⟨
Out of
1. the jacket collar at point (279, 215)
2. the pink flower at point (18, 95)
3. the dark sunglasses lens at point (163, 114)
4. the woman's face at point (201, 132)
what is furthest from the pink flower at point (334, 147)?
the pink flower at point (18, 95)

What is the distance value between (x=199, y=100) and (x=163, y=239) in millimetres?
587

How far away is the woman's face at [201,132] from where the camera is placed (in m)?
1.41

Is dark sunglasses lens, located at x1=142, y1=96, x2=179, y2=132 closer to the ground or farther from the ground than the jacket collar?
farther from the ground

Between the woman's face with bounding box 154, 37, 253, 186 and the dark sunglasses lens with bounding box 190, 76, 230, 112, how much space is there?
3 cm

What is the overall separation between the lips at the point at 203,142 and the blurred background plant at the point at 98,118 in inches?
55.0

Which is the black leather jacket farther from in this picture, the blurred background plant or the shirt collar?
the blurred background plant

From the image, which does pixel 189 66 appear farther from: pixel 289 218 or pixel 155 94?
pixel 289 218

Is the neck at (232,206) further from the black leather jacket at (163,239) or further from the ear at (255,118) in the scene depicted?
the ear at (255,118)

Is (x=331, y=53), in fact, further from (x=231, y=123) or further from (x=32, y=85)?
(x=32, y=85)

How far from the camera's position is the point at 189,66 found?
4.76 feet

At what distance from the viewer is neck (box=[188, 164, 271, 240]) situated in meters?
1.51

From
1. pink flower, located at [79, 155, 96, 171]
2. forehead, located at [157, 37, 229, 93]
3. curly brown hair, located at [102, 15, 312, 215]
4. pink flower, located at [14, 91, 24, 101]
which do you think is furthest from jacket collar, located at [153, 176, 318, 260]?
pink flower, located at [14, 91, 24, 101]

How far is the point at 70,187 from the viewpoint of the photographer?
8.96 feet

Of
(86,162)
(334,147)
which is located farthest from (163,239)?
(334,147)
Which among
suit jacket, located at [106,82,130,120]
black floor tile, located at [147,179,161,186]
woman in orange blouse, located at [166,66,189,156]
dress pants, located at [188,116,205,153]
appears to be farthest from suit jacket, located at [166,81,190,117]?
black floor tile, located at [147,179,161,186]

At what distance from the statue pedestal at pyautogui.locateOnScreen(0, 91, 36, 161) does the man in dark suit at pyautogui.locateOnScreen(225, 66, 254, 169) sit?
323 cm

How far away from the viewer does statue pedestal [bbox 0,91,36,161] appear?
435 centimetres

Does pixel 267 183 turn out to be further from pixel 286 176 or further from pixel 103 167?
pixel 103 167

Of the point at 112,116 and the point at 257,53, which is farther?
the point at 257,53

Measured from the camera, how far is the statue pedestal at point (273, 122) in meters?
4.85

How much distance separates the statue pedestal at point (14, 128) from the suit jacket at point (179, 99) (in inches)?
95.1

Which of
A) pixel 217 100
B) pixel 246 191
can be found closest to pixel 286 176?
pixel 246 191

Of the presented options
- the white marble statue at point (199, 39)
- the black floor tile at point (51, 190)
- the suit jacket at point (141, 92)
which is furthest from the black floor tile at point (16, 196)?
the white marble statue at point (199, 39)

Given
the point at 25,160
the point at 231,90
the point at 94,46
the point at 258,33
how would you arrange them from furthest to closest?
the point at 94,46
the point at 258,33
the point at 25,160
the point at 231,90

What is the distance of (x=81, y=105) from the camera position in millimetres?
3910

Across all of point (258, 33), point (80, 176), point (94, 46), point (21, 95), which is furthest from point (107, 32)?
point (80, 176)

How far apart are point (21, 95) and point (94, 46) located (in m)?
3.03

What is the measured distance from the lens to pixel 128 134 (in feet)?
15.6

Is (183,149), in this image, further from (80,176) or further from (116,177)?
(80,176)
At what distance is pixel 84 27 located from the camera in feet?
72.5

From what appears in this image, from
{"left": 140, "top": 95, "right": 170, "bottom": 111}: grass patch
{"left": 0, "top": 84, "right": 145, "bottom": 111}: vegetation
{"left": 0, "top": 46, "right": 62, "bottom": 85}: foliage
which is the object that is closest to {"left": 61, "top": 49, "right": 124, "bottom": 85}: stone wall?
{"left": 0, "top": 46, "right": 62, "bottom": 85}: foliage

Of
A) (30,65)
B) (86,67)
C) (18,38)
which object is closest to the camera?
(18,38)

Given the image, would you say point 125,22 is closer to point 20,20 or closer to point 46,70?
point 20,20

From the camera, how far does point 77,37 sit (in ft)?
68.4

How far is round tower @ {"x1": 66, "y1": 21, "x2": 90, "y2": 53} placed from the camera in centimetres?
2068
⟩
= Exercise prompt =
Using the data above, reproduce every line exactly.

= Response =
Out of
1. the jacket collar at point (279, 215)
2. the pink flower at point (18, 95)
3. the dark sunglasses lens at point (163, 114)
4. the woman's face at point (201, 132)
what is furthest from the pink flower at point (334, 147)?
the pink flower at point (18, 95)

What is the distance value between (x=199, y=100) and (x=163, y=239) in millimetres?
587

How far away is the woman's face at [201,132] from where the camera is placed (in m)?
1.41

Is dark sunglasses lens, located at x1=142, y1=96, x2=179, y2=132 closer to the ground or farther from the ground than the jacket collar?
farther from the ground

Between the woman's face with bounding box 154, 37, 253, 186 and the dark sunglasses lens with bounding box 190, 76, 230, 112, how much space is there?
3 cm

What is the overall separation between the lips at the point at 203,142 and the blurred background plant at the point at 98,118 in inches?
55.0

Which is the black leather jacket farther from in this picture, the blurred background plant or the shirt collar?
the blurred background plant

From the image, which does pixel 189 66 appear farther from: pixel 289 218 or pixel 155 94?
pixel 289 218

Is the neck at (232,206) further from the black leather jacket at (163,239) or further from the ear at (255,118) in the scene depicted?
the ear at (255,118)

Is (x=331, y=53), in fact, further from (x=231, y=123) or further from (x=32, y=85)?
(x=32, y=85)

How far from the camera's position is the point at 189,66 found?
4.76 feet

At what distance from the viewer is neck (box=[188, 164, 271, 240]) situated in meters?
1.51

From
1. pink flower, located at [79, 155, 96, 171]
2. forehead, located at [157, 37, 229, 93]
3. curly brown hair, located at [102, 15, 312, 215]
4. pink flower, located at [14, 91, 24, 101]
which do you think is furthest from jacket collar, located at [153, 176, 318, 260]?
pink flower, located at [14, 91, 24, 101]

How far is the point at 70,187 from the viewpoint of the photographer?
8.96 feet

Of
(86,162)
(334,147)
which is located farthest from (163,239)?
(334,147)
Which among
suit jacket, located at [106,82,130,120]
black floor tile, located at [147,179,161,186]
woman in orange blouse, located at [166,66,189,156]
dress pants, located at [188,116,205,153]
appears to be farthest from suit jacket, located at [166,81,190,117]?
black floor tile, located at [147,179,161,186]

At what distance from the statue pedestal at pyautogui.locateOnScreen(0, 91, 36, 161) does the man in dark suit at pyautogui.locateOnScreen(225, 66, 254, 169) sit?
323 cm

How far away from the viewer does statue pedestal [bbox 0,91,36,161] appear?
435 centimetres

Does pixel 267 183 turn out to be further from pixel 286 176 or further from pixel 103 167?
pixel 103 167

Of the point at 112,116 and the point at 257,53, which is farther?
the point at 257,53

Measured from the camera, how far is the statue pedestal at point (273, 122) in meters?
4.85

How much distance separates the statue pedestal at point (14, 128) from the suit jacket at point (179, 99) (in inches)?
95.1

Which of
A) pixel 217 100
B) pixel 246 191
can be found closest to pixel 286 176?
pixel 246 191

Of the presented options
- the white marble statue at point (199, 39)
- the black floor tile at point (51, 190)
- the suit jacket at point (141, 92)
which is furthest from the black floor tile at point (16, 196)?
the white marble statue at point (199, 39)

Given
the point at 25,160
the point at 231,90
the point at 94,46
the point at 258,33
how would you arrange them from furthest to closest?
the point at 94,46
the point at 258,33
the point at 25,160
the point at 231,90

What is the distance of (x=81, y=105) from the camera position in millimetres?
3910

Across all of point (258, 33), point (80, 176), point (94, 46), point (21, 95), which is furthest from point (107, 32)?
point (80, 176)

How far apart are point (21, 95) and point (94, 46) located (in m)?
3.03

What is the measured distance from the lens to pixel 128 134 (in feet)?
15.6

Is (183,149), in this image, further from (80,176) or further from (116,177)?
(80,176)
At what distance is pixel 84 27 located from the camera in feet?
72.5

From what appears in this image, from
{"left": 140, "top": 95, "right": 170, "bottom": 111}: grass patch
{"left": 0, "top": 84, "right": 145, "bottom": 111}: vegetation
{"left": 0, "top": 46, "right": 62, "bottom": 85}: foliage
which is the object that is closest to {"left": 61, "top": 49, "right": 124, "bottom": 85}: stone wall?
{"left": 0, "top": 46, "right": 62, "bottom": 85}: foliage

Of
A) (30,65)
B) (86,67)
C) (18,38)
which object is closest to the camera?
(18,38)

Given the image, would you say point 125,22 is closer to point 20,20 or closer to point 46,70?
point 20,20

From the camera, how far does point 77,37 sit (in ft)?
68.4

How far is round tower @ {"x1": 66, "y1": 21, "x2": 90, "y2": 53} placed from the camera in centimetres?
2068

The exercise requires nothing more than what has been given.